Marcus Stroman Arrives as Jason Vargas Departs in Mets Shuffle

When the Mets acquired the All-Star pitcher Marcus Stroman from the Blue Jays on Sunday, he knew two things about his new team’s rotation.

First, he was joining a staff anchored by the Cy Young Award winner Jacob deGrom and the flamethrower Noah Syndergaard.

Second, Stroman was aware of the likelihood that the rotation could look very different before he ever pitched for the Mets.

“Depending on what happens this deadline,” he said during a conference call with reporters Monday afternoon.

It turned out to be a prescient comment. Within hours of the call, Mets General Manager Brodie Van Wagenen had made his second move of the week, shipping right-hander Jason Vargas to the Philadelphia Phillies in exchange for cash and Austin Bossart, a catching prospect.

It was an active afternoon for a team that swept the Pirates over the weekend to keep themselves within six games of the second wild-card spot, and a reminder that the Mets would continue to act as sellers until Wednesday at 4 p.m., when the trade deadline passes.

For Vargas, it was the end of a nearly two-season stint with the Mets that included highs like his pitching a shutout this year, as well as some pointed lows, like his threatening to knock out a reporter in the Wrigley Field clubhouse.
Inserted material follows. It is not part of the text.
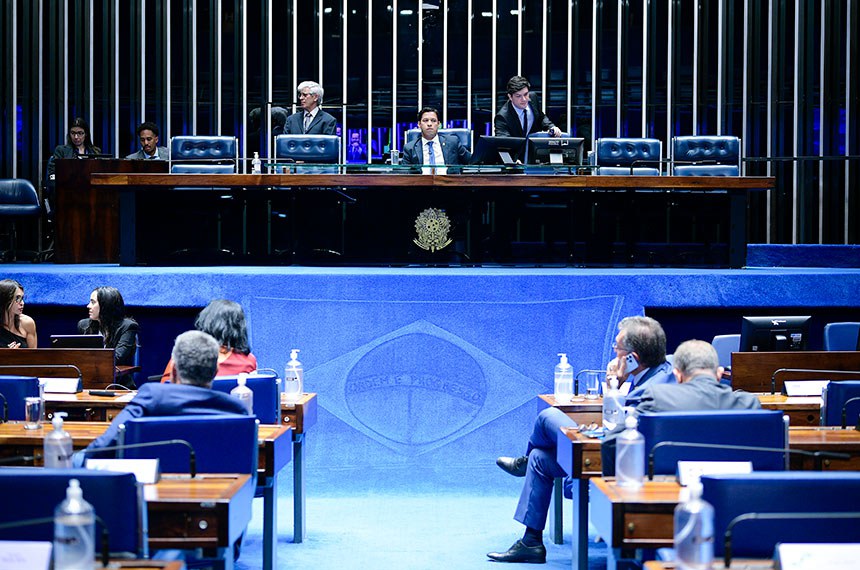 Mesa:
2º vice-presidente do Senado Federal, senador Rodrigo Cunha (União-AL);
secretário-geral-adjunto da Mesa do Senado Federal, Ivan Furlan Falconi.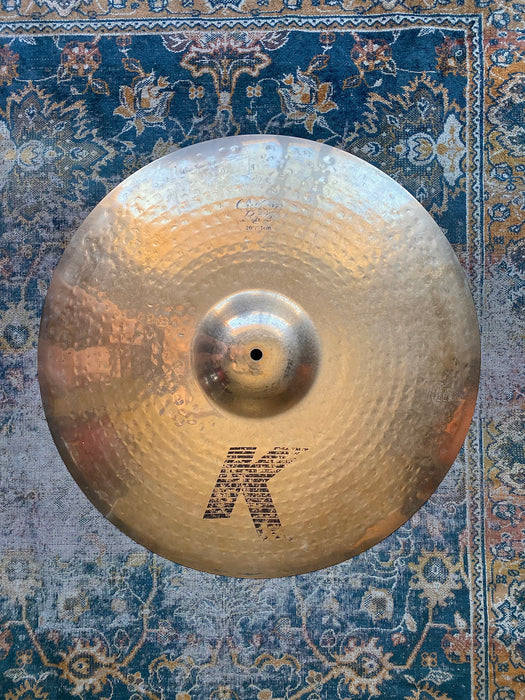 EARLIER Semi-Complex Zildjian K CUSTOM 20” Ride 2988 Gs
His tenure in Queens concluded with him holding a 4.01 E.R.A. this season, which ranked second among the team’s starters.

For Stroman, a Long Island native, it meant starting over by coming home to New York after seven seasons in the Blue Jays organization.
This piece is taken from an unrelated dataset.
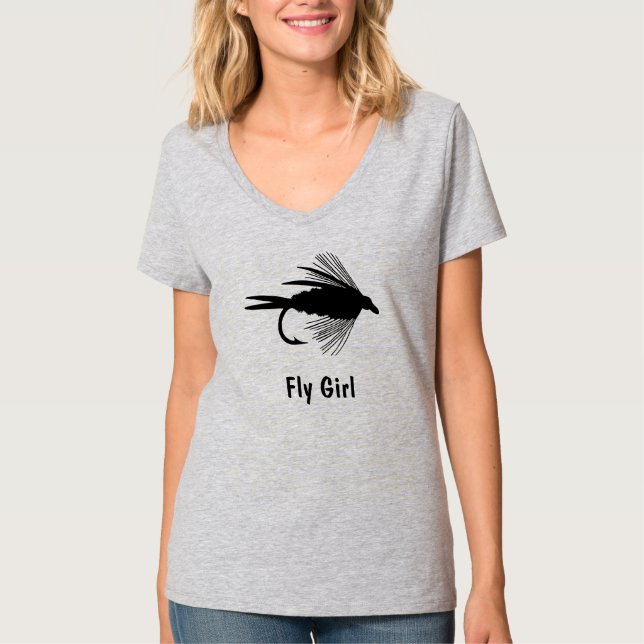 Fly Fishing lure to Personalise T-Shirt (Front)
“I think there’s so many guys in the rotation that can shut down any team at some point,” Stroman said of his new team. “And I feel like I’m capable of doing the same.”

Stroman’s tenure in Toronto did not end without a dose of surprise and drama. While he knew the Blue Jays were preparing to trade him, it was widely expected that he would end up with a team squarely in playoff contention. Instead, he ended up with the Mets, at fourth place in the National League East.
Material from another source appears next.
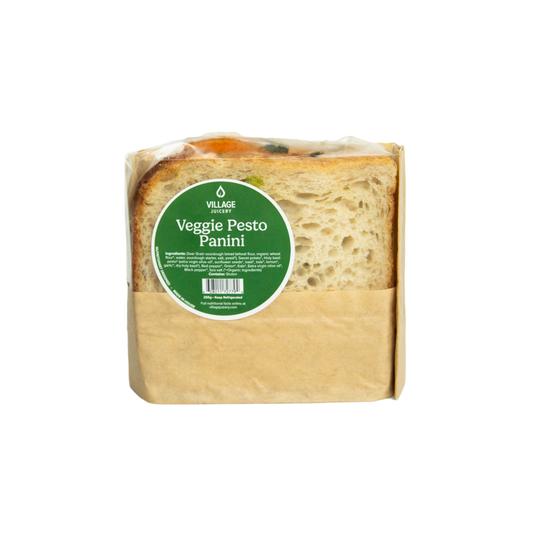 Village Juicery Veggie Pesto Panini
He admitted on Monday the move “definitely shocked” him and that there had been a bit of commotion after the Blue Jays’ loss to the Rays on Sunday, when he was informed of the trade. While several news reports described it as Stroman reacting angrily to being sent to the Mets, he only said he was explaining his opinion of the process to coaches and club officials in an exit interview.

“My energy is extremely authentic,” Stroman said Monday. “I love playing the game of baseball, I love competing. When I’m in between those lines it’s kind of a different savage, a different demon is out there.”

So while Yankees Manager Aaron Boone made it known last week that his players are the “savages” in New York, Stroman, who has an E.R.A. of 2.96, will nonetheless be suiting up for the Mets moving forward. He is set to become a free agent after the 2020 season, and he added on Monday that he did not expect to be moved again this week after his initial discussion with Van Wagenen.

Stroman, who grew up in Medford, N.Y., was acquired in exchange for two of the Mets’ top pitching prospects: the left-handed Anthony Kay and the right-handed Simeon Woods-Richardson. When Stroman takes the mound next, he hopes to bring the high energy that has become his trademark.

“I kind of go to a dark place; I put myself where I want to be,” he said. “I’m very passionate and I’m very emotional. When I’m away from the field, I’m kind of the opposite.”

The Mets have been in a dark place most of the season. Whether it was Edwin Diaz blowing saves or Van Wagenen reportedly throwing a chair during a meeting with his coaching staff, members of the organization have expressed frustration regarding its failures to live up to win-now expectations that Van Wagenen announced in the off-season.

Even after the Stroman and Vargas deals, Van Wagenen’s front office is expected to be active in the trade market this week. Syndergaard and starting pitcher Zack Wheeler have both acknowledged that they know they may be dealt despite their desire to stay in Queens.

Meanwhile, Stroman asserted that he was a “New York fan” when he was growing up. He played a game at Shea Stadium as a boy and teamed with Mets starter Steven Matz on a travel team. Stroman expressed excitement about the prospect of teaming up again with Matz, who threw his first career shutout over the weekend.

“Every travel team I was on when I was younger, he was on my team,” Stroman said. “It’s going to be crazy to join him on this staff.”

Matz will offer Stroman some familiarity in the coming days. Until the trade deadline passes, though, Stroman knows what will be expected as a pitcher in New York.

“I know New York is obsessed with winning, and that’s how I am,” Stroman said. “I’m excited to have that pressure behind me.”